Goal of the exercise:
Span requested from the data below: the line with "1. Дополнением в" through the line with "MEMO Italian Leather 義大利-柔情革履淡香精 針管 1.5ml", both included. Give only these lines again, exactly, and leave every picture out.
-------------------------
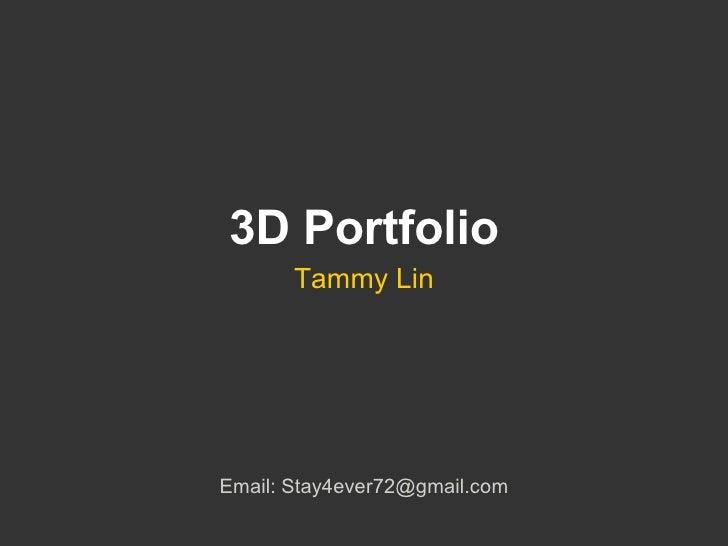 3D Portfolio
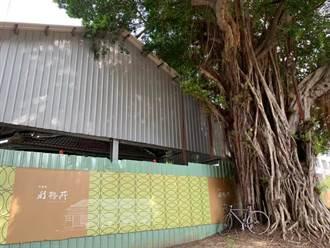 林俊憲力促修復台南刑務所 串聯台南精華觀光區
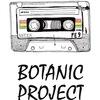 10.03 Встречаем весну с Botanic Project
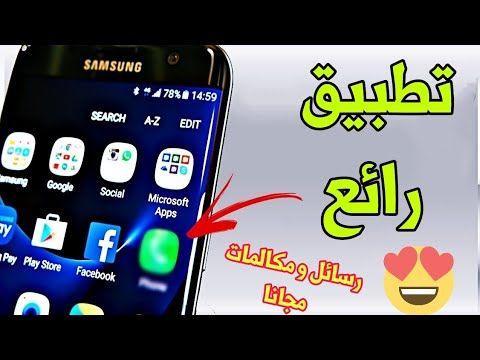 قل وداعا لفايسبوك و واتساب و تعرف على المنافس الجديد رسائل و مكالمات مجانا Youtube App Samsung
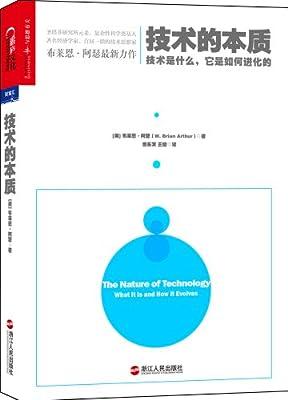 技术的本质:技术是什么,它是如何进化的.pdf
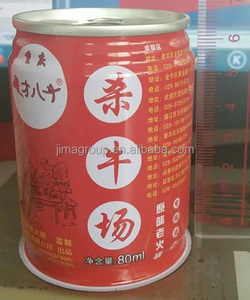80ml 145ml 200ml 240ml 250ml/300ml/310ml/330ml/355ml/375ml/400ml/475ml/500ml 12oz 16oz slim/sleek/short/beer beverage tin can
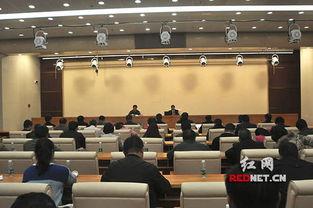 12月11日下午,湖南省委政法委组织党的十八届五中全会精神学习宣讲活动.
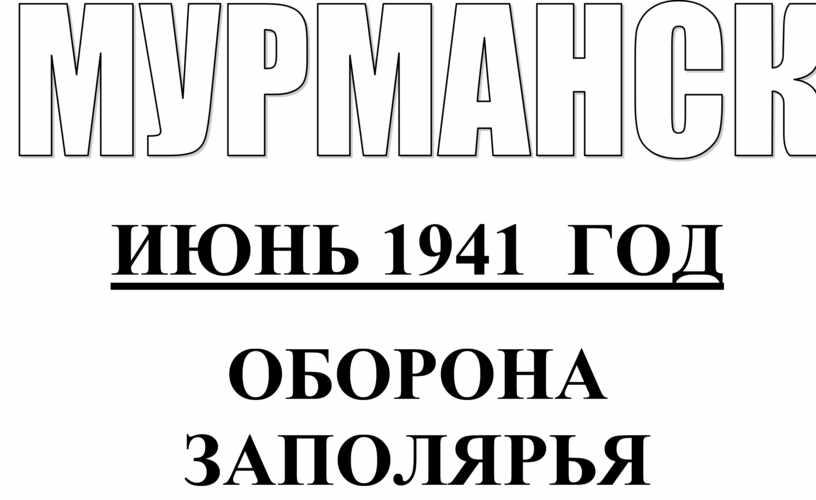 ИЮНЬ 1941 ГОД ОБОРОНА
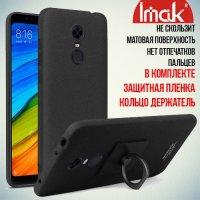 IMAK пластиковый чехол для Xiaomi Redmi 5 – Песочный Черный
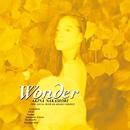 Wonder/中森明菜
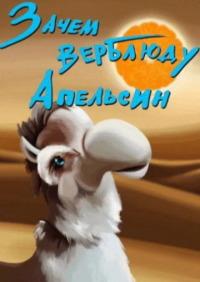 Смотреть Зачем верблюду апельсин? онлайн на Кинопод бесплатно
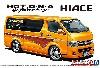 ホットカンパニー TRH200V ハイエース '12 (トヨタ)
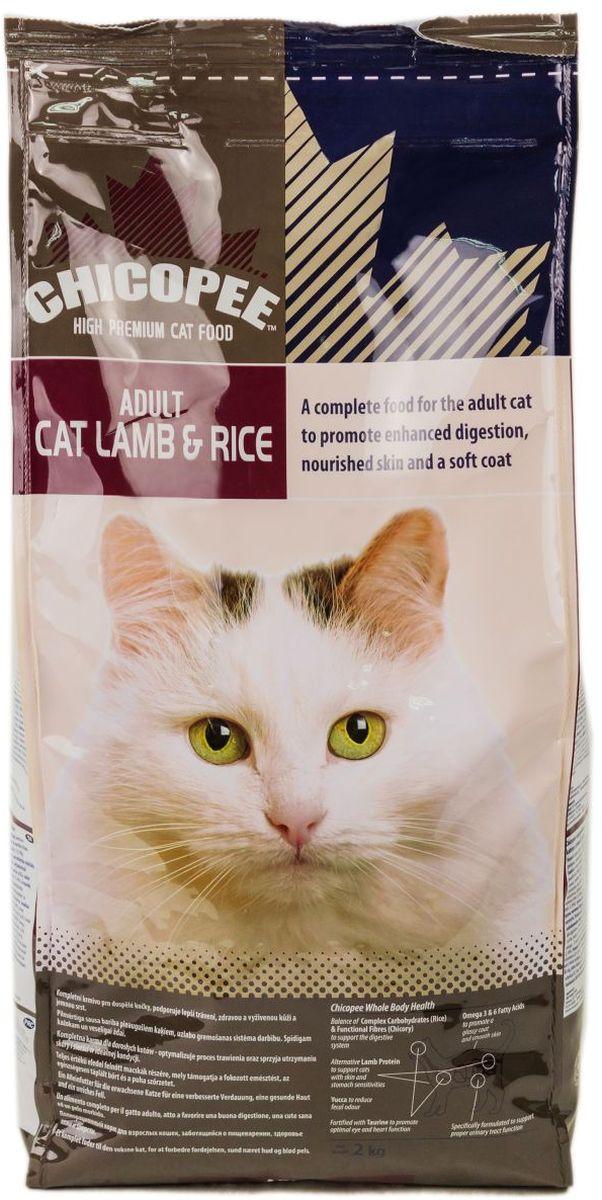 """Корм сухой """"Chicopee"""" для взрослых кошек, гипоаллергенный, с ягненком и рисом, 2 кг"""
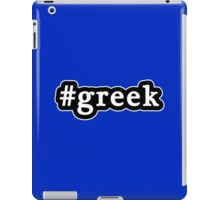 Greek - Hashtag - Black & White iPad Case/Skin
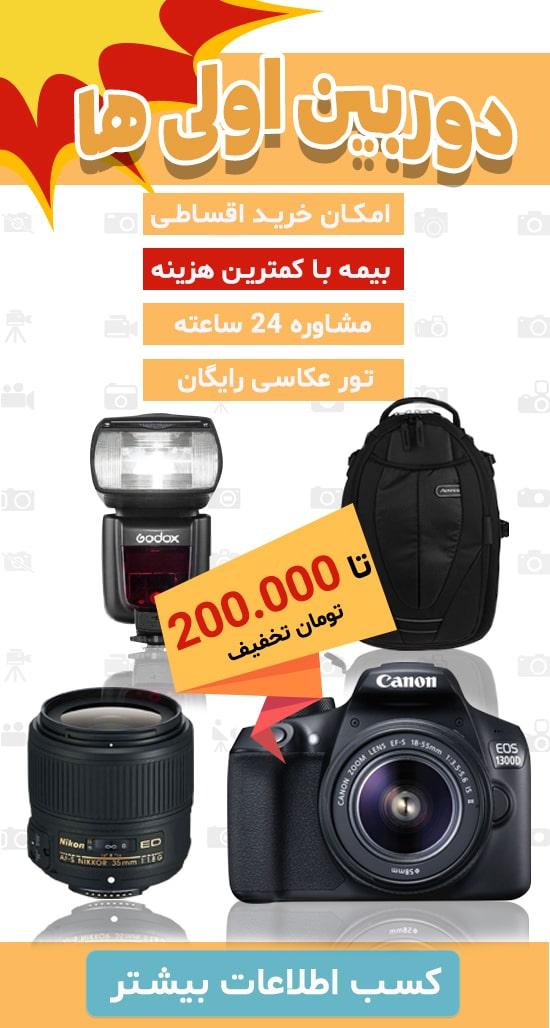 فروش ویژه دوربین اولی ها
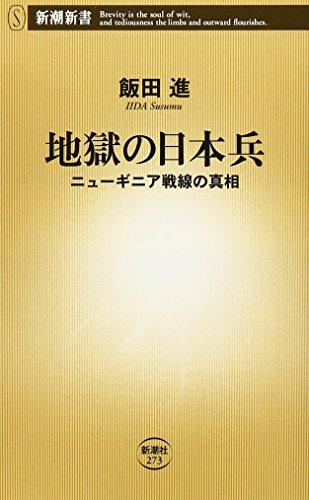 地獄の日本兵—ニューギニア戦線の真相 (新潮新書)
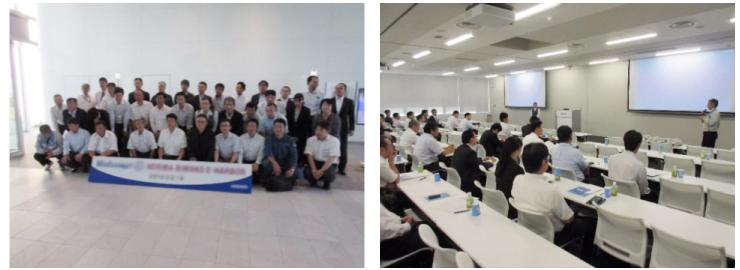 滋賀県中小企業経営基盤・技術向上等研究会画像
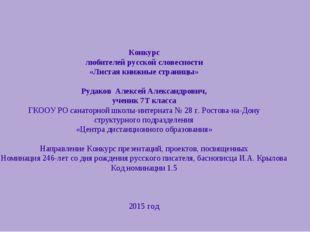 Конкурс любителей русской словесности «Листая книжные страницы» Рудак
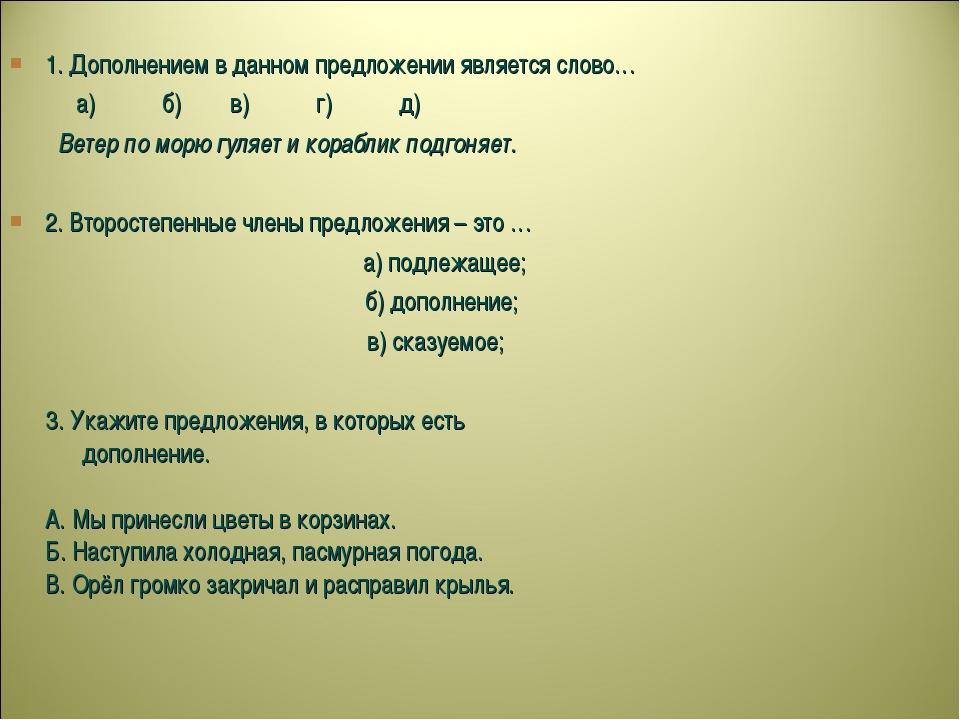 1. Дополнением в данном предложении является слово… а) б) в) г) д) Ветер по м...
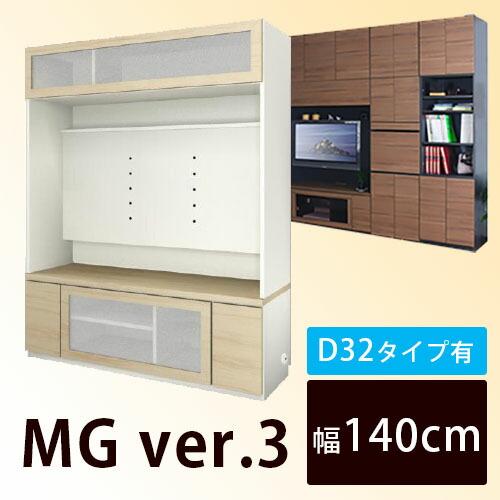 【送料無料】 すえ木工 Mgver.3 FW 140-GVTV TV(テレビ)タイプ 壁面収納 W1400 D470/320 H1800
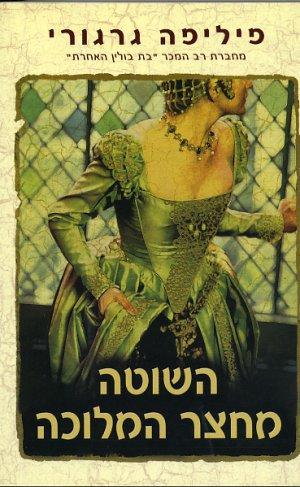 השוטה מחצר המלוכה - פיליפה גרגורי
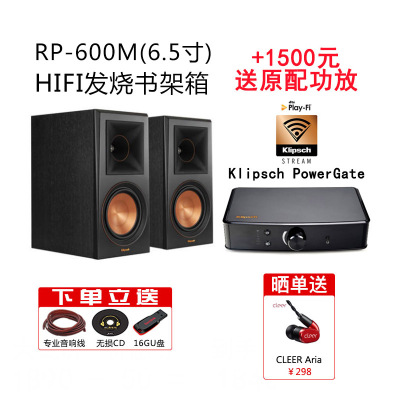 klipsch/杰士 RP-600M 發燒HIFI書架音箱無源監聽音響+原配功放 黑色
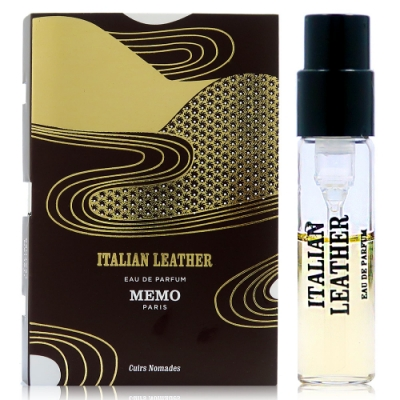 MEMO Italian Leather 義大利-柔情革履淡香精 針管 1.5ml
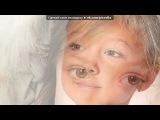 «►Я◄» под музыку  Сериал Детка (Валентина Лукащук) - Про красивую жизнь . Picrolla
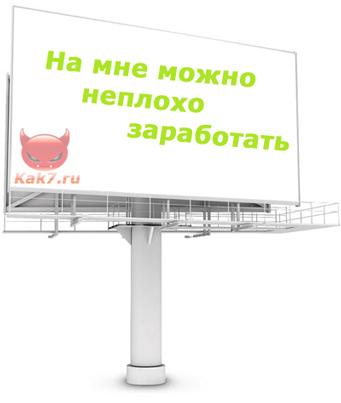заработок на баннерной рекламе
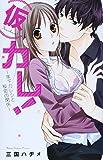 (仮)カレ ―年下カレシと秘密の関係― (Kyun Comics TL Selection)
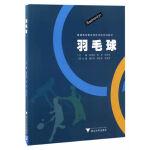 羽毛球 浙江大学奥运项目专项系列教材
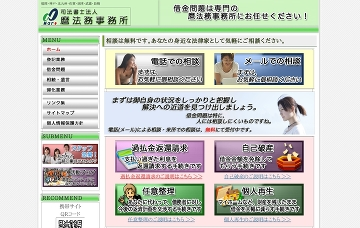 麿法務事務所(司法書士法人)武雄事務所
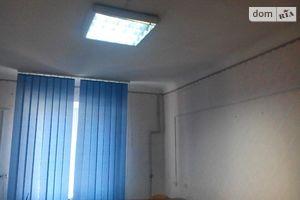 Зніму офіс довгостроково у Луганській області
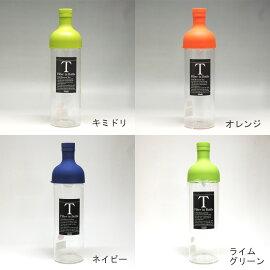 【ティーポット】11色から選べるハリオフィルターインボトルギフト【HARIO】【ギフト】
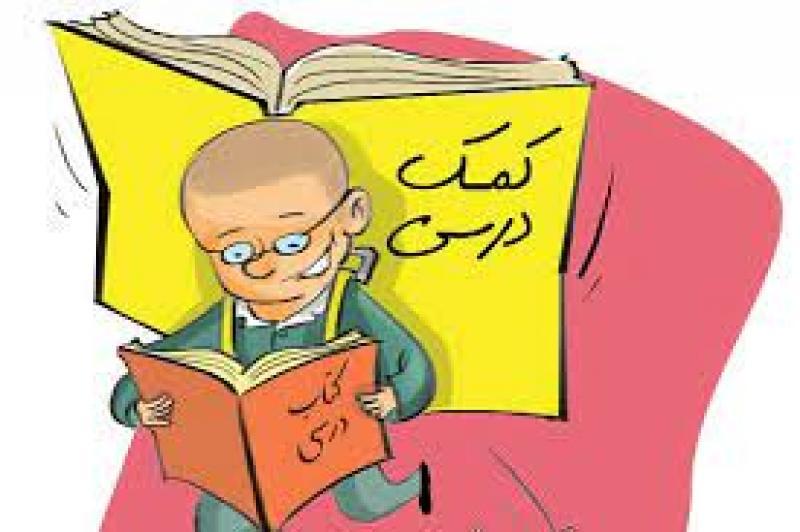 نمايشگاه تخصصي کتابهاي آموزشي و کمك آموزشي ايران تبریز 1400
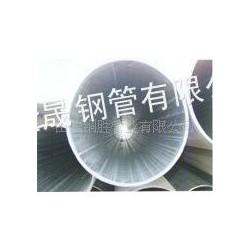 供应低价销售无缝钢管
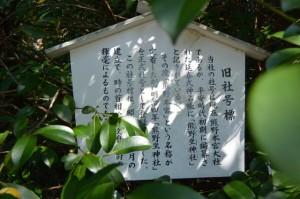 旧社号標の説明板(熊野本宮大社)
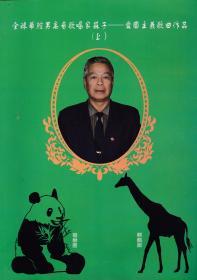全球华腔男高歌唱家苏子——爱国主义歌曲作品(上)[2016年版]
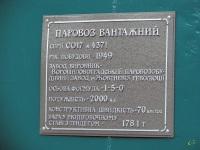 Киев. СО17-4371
-------------------------
Reply:
 1. Дополнением в данном предложении является слово… а) б) в) г) д) Ветер по м...
 【送料無料】 すえ木工 Mgver.3 FW 140-GVTV TV(テレビ)タイプ 壁面収納 W1400 D470/320 H1800
 השוטה מחצר המלוכה - פיליפה גרגורי
 klipsch/杰士 RP-600M 發燒HIFI書架音箱無源監聽音響+原配功放 黑色
 MEMO Italian Leather 義大利-柔情革履淡香精 針管 1.5ml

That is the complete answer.